— GIVEN PROBLEM 1 —
According to the Lord Ivar Mountbatten biography, where did he grow up?
— GIVEN PROBLEM 2 —
Go on with the Lord Ivar Mountbatten biography from the point where it stops.

— Begin SOURCE EXTRACT —

- Born: Ivar Alexander Michael Mountbatten 9 March 1963 (age 63) London, England
- Noble family: Mountbatten
- Spouses: ; Penelope Anne Vere Thompson ​ ​(m. 1994; div. 2011)​ ; James Coyle ​ ​(m. 2018)​
- Issue: Ella Mountbatten Alexandra Mountbatten Louise Mountbatten
- Father: David Mountbatten, 3rd Marquess of Milford Haven
- Mother: Janet Mercedes Bryce

= Lord Ivar Mountbatten =

British noble (born 1963)

Lord Ivar Alexander Michael Mountbatten (born 9 March 1963) is a British aristocrat, farmer, geologist, businessman, and reality television personality. A second cousin of King Charles III, he is the first member of the extended royal family to be openly in a same-sex relationship, and in 2018 became the first to have a same-sex wedding, marrying airline cabin services director James Coyle. He is a former director of SCL Group, the parent company of the now-defunct data analytics firm Cambridge Analytica.

==Early life and family==
Ivar Alexander Michael Mountbatten was born on 9 March 1963 in London, England, the second son of David Mountbatten, 3rd Marquess of Milford Haven, and the former Janet Mercedes Bryce. His elder brother is George Mountbatten, 4th Marquess of Milford Haven. Queen Victoria was his great-great-great-grandmother, and he is a descendant of Alexander Pushkin and Abram Gannibal. He is also a second cousin of King Charles III through their respective fathers. His paternal grandfather was Prince George of Battenberg, through whom he is a morganatic descendant of the House of Hesse-Darmstadt. Mountbatten grew up at Moyns Park in Essex.

Mountbatten was educated at Gordonstoun School, attended by Prince Philip and Charles III, and graduated from Middlebury College in Vermont with a BA degree in geology.

In a June 2022 interview with Tatler, Mountbatten commented on the 1930s Gloria Vanderbilt child custody trial, where a maid made an allegation of a lesbian affair between the child's mother, Gloria Morgan Vanderbilt, and the Marchioness of Milford Haven, Mountbatten's grandmother. He stated she was a lesbian.

== Career ==
Mountbatten began his career as a geologist and spent significant time working in South America during his early career. Starting in 1995, he became involved in business pursuits, including serving as director of the UK subsidiary of DMX Music and working with Coldharbour Mill Working Wool Museum. He was later involved with SCL Group, the parent company of Cambridge Analytica. In 2009, Mountbatten was appointed Deputy Lieutenant of Devon.

In 2019, he began a career in reality television by starring in the 6th series of Treasure Island with Bear Grylls. He also appeared on Keeping up with the Aristocrats on ITV in 2022.

— End SOURCE EXTRACT —
— Begin EXTRACTED ENTRIES —

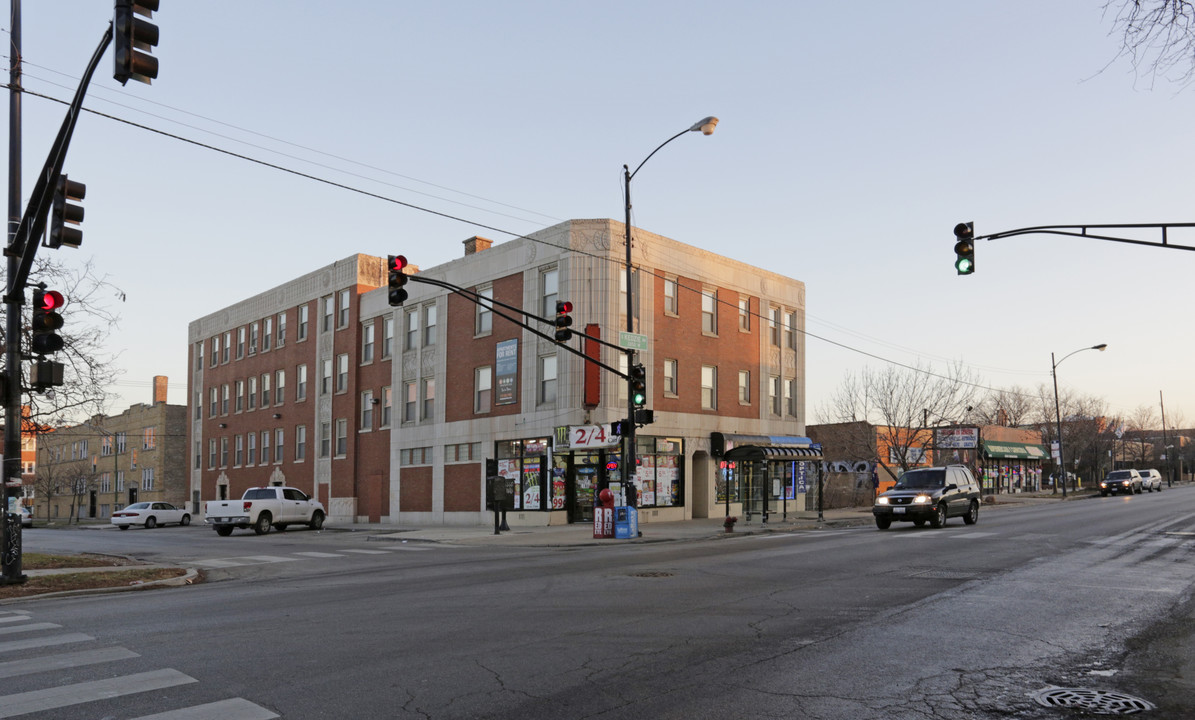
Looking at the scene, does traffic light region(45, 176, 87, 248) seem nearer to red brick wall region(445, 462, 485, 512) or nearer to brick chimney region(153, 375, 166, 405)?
red brick wall region(445, 462, 485, 512)

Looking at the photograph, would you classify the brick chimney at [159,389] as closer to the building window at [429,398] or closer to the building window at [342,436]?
the building window at [342,436]

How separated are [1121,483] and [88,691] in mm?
66384

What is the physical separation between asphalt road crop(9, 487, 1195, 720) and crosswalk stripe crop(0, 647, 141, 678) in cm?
4

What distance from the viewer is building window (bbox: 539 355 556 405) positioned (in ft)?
113

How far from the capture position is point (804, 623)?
9.87 meters

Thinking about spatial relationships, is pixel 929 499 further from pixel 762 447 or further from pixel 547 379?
pixel 547 379

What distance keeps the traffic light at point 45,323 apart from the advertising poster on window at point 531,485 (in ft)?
69.1

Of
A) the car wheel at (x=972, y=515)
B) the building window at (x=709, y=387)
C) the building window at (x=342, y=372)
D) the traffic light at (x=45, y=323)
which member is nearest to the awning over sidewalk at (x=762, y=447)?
the building window at (x=709, y=387)

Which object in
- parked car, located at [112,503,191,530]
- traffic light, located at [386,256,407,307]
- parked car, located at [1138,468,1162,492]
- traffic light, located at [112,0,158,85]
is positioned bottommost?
parked car, located at [112,503,191,530]

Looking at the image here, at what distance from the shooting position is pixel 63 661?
8320 mm

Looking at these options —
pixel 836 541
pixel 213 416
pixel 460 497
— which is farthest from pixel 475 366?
pixel 213 416

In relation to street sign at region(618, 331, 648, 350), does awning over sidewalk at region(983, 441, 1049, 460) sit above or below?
below

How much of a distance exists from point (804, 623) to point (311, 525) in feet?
103

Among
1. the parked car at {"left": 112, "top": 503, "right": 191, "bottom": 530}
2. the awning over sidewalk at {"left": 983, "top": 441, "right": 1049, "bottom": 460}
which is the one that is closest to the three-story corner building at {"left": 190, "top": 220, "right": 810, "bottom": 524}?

— End EXTRACTED ENTRIES —

— TASK RESULT 1 —
Moyns Park in Essex.

— TASK RESULT 2 —
In October 2024, Mountbatten was announced as part of the third season of the American reality competition series The Traitors, which premiered on 9 January 2025. He was one of the season's Faithful winners, along with Dolores Catania, Dylan Efron, and Gabby Windey.

==Personal life==
Mountbatten married Penelope Anne Vere Thompson (born Salisbury, Wiltshire, 17 March 1966), only daughter of Colin Graham Thompson of Old Manor House, Sutton Veny, Wiltshire, and Rosemary Vere Edwardes. The ceremony took place on 23 April 1994 at the Church of Saint Peter and Saint Paul in Clare, Suffolk. They have three daughters

- Ella Louise Georgina Mountbatten (born Cambridge, Cambridgeshire, 20 March 1996), married insurance broker Fergus Wright in September 2026; goddaughter of Prince Edward, Duke of Edinburgh.
- Alexandra 'Alix' Nada Victoria Mountbatten (born Bridwell Park, Uffculme, Devon, 8 May 1998), goddaughter of Sophie, Duchess of Edinburgh.
- Louise 'Luli' Xenia Rose Mountbatten (born Bridwell Park, 30 July 2002).

The couple divorced in 2011.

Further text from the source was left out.